I would not, however, proceed with the majority to the more sweeping holding that the waiver of recourse to the courts provision, unless narrow exceptions exist, is “valid and binding on the parties and the courts” [presumably where Illinois law is found to control]. While the Illinois case law is sparse, the latest judicial pronouncement on the subject strongly suggests that *546waiver of recourse to courts provisions are unenforceable and void in Illinois.2

While the scope of review of the Commissioner’s decision is extremely narrow, I believe it could be overturned if Finley could establish that he was denied a fair hearing because the Commissioner was biased or motivated by malice. Van Daele v. Vinci, supra, 282 N.E.2d at 732. La Jeunesse, supra, 347 N.E.2d at 715, Engel v. Walsh, supra, 101 N.E. at 2. The district court, however, made express findings that Finley received a fair hearing and the Commissioner was not motivated by malice. The finding does not seem to me to be clearly erroneous. Such problems as there are with the finding arise out of comments by the court implying that malice of the Commissioner would be irrelevant, and the court’s sustaining of objections to some of the questions concerning possible ill will. Notwithstanding the comments, the court did make the finding, and did hear some of the evidence. In the absence of an offer of proof it is hard to believe that the sustaining of the objections was prejudicial. Moreover, appellant had made no objection to the proceeding before the Commissioner on the ground of bias.

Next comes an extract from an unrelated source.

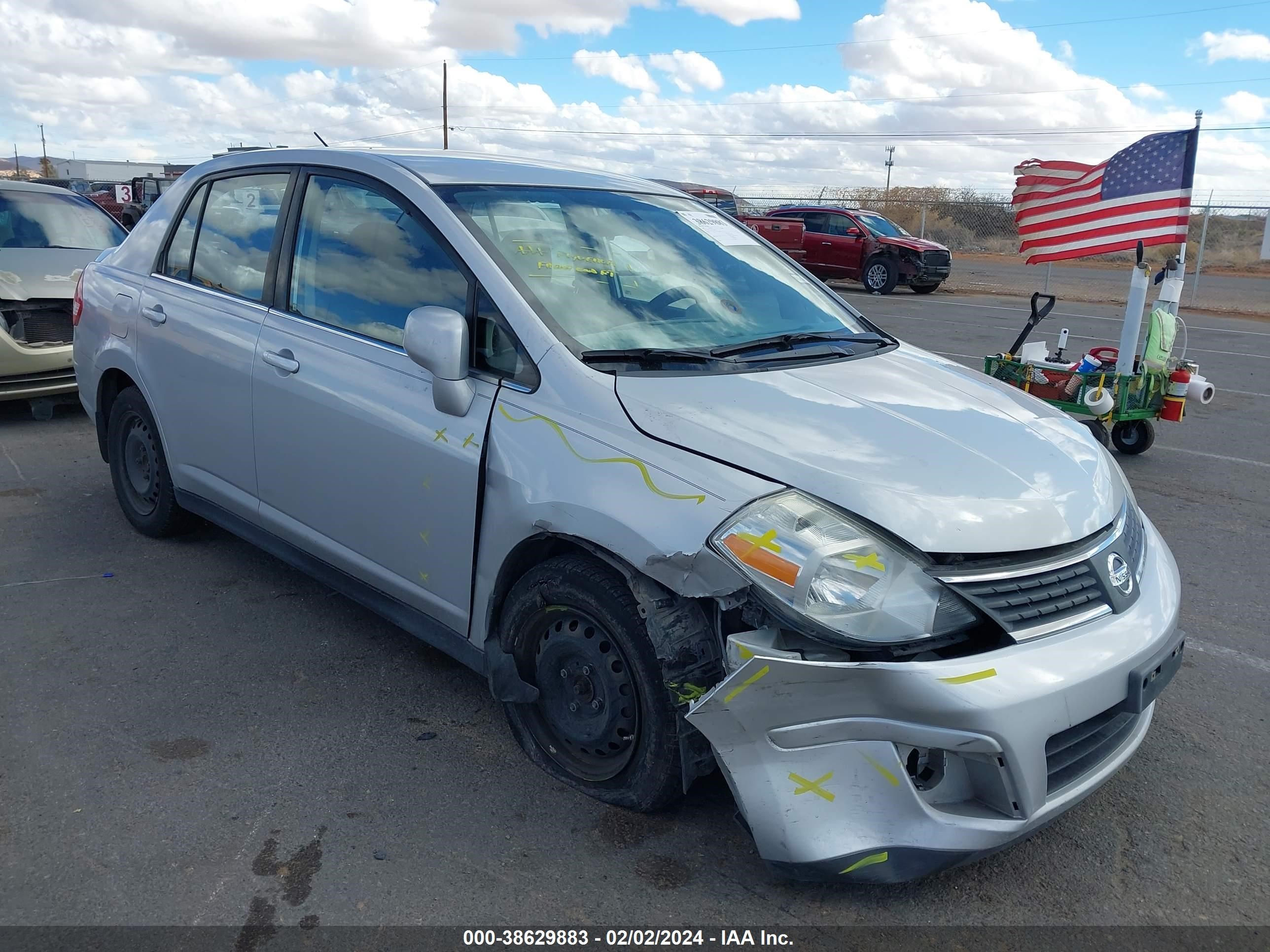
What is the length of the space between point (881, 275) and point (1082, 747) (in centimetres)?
2032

I concur in Part IV of the majority opinion holding that baseball’s exemption from the antitrust laws is not limited to the reserve clause. I only add that Federal Baseball Club of Baltimore v. National League, 259 U.S. 200, 42 S.Ct. 465, 66 L.Ed. 898 (1922), the case establishing the exemption, did not involve the reserve clause. See discussion. State v. Milwaukee Braves, Inc., 31 Wis.2d 699, 722-725, 144 N.W.2d 1 (1966), cert. denied sub nom. Wisconsin v. Milwaukee Braves, Inc., 385 U.S. 990, 87 S.Ct. 598, 17 L.Ed.2d 451.

. I do not agree with the majority, however, that it was not error for the district court to admit testimony of twenty-one of the parties to the Major League Agreement regarding their understanding concerning the authority of the Commissioner. The uncommunicated intentions and understandings of parties to a contract are inadmissible to establish their earlier intent at the time of contract formation. E. g., Union Bank v. Winnebago Industries, Inc., 528 F.2d 95, 99 (9th Cir. 1975). 1 do not believe Finley was prejudiced by this error, however, in light of the unambiguous contractual language, the fact that the trial was held without a jury, and the judge’s statement that he would give minimal weight to the testimony.

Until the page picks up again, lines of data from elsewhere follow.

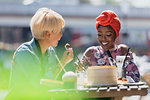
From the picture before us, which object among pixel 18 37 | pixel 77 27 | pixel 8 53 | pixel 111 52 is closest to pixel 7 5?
pixel 18 37

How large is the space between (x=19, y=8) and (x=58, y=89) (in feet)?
58.5

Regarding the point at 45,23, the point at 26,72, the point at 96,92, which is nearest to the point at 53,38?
the point at 45,23

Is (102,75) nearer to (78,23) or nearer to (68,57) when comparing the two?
(68,57)

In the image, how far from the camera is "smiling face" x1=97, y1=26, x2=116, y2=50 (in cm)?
285

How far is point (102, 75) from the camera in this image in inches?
86.4

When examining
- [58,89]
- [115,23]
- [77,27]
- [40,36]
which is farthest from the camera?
[77,27]

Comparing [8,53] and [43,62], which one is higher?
[43,62]

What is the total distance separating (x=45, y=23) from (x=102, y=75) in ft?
1.74

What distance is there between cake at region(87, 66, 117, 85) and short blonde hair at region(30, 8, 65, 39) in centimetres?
37

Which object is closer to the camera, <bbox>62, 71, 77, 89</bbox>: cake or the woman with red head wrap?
<bbox>62, 71, 77, 89</bbox>: cake

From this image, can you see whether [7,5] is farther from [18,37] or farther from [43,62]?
[43,62]

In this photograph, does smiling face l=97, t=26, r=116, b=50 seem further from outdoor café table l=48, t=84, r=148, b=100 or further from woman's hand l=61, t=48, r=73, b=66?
outdoor café table l=48, t=84, r=148, b=100

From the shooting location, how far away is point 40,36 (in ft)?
7.17

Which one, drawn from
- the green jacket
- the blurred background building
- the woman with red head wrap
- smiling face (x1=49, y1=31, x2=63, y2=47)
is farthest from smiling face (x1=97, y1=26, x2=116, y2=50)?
the blurred background building
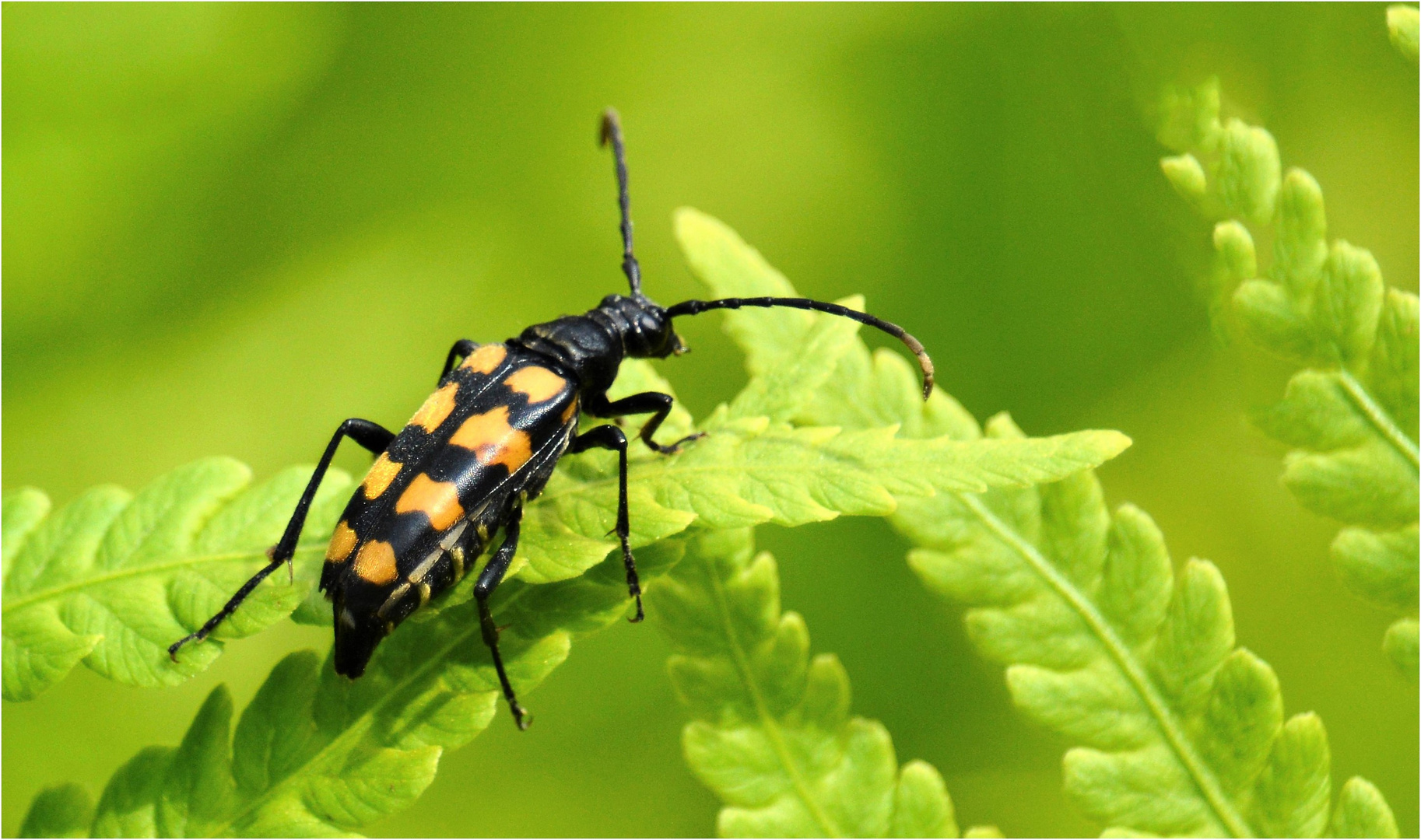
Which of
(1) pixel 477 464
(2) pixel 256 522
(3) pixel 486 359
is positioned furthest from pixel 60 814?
(3) pixel 486 359

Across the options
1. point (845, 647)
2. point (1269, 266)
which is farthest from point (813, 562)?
point (1269, 266)

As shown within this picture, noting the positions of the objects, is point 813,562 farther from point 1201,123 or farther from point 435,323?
point 1201,123

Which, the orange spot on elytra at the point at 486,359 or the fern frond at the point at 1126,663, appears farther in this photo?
the orange spot on elytra at the point at 486,359

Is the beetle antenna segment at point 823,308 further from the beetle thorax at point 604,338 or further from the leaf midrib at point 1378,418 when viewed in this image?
the leaf midrib at point 1378,418

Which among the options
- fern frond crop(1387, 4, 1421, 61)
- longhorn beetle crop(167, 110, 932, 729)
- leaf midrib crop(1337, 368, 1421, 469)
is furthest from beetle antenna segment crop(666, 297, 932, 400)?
fern frond crop(1387, 4, 1421, 61)

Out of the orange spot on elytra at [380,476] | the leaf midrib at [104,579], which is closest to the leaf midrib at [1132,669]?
the orange spot on elytra at [380,476]

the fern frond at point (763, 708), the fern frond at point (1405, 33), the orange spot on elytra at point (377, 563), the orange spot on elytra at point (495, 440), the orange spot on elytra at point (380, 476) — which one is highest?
the fern frond at point (1405, 33)
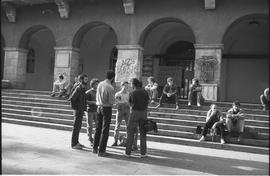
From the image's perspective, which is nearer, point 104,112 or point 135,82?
point 104,112

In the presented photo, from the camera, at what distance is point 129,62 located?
14188 mm

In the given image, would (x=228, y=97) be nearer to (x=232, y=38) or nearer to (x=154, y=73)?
(x=232, y=38)

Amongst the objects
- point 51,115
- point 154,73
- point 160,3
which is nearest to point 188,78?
point 154,73

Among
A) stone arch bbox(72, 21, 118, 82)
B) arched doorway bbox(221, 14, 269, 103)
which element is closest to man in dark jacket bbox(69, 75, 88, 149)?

. In In re Streck's Estate, 35 Ill.App. 473, 183 N.E.2d 31 (1962), the court stated:

Agreements whose object is to oust the jurisdiction of the courts are contrary to public policy and void.

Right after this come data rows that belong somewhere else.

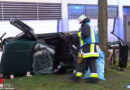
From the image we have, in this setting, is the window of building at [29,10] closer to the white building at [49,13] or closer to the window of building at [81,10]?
the white building at [49,13]

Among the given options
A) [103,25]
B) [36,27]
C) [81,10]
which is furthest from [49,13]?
[103,25]

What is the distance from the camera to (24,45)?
648cm

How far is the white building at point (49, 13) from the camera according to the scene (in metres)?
13.4

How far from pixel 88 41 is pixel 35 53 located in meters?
1.77

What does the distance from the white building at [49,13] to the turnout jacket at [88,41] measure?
27.0ft

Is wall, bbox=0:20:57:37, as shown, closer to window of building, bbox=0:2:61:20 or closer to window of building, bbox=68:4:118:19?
window of building, bbox=0:2:61:20

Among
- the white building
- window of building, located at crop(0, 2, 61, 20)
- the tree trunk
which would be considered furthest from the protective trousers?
window of building, located at crop(0, 2, 61, 20)

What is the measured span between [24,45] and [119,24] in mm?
11219

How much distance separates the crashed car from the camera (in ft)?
20.9

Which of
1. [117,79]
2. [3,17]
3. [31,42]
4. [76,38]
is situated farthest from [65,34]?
[3,17]

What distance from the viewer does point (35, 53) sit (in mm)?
6781

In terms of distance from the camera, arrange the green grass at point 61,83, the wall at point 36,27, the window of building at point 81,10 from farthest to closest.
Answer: the window of building at point 81,10 → the wall at point 36,27 → the green grass at point 61,83

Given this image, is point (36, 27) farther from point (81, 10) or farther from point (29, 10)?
point (81, 10)

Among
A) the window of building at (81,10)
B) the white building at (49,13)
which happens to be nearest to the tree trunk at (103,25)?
the white building at (49,13)
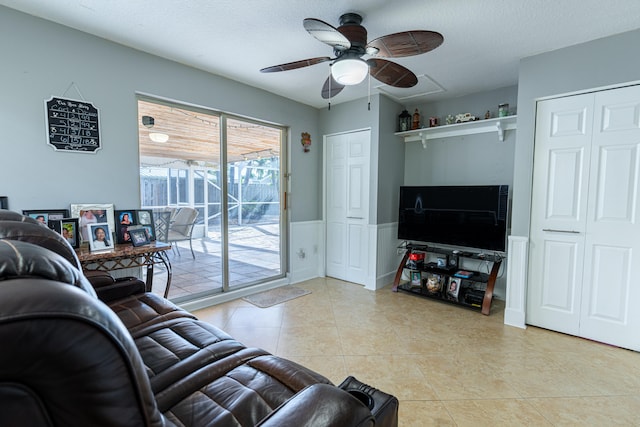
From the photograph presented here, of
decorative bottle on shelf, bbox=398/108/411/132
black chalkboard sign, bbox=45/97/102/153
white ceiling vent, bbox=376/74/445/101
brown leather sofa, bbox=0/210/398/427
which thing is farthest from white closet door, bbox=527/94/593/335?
black chalkboard sign, bbox=45/97/102/153

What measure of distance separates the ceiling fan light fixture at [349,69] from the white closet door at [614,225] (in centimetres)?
206

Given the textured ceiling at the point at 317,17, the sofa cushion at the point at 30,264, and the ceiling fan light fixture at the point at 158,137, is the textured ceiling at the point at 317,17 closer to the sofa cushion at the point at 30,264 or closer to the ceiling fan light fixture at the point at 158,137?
the ceiling fan light fixture at the point at 158,137

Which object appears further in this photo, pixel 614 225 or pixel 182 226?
pixel 182 226

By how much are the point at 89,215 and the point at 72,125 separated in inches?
27.6

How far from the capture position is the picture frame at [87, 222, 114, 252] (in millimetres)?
2287

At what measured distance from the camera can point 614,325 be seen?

The one Illinois case cited by the majority in support of its upholding the waiver of recourse to the courts provision, School District No. 46 v. Del Bianco, 68 Ill.App.2d 145, 215 N.E.2d 25 (1966), involved a contract for arbitration. Public policy in that area had been pronounced by the legislature in the Uniform Arbitration Act. The Act does not completely foreclose recourse to the courts, since fraud and the grounds for vacating an award are recognized.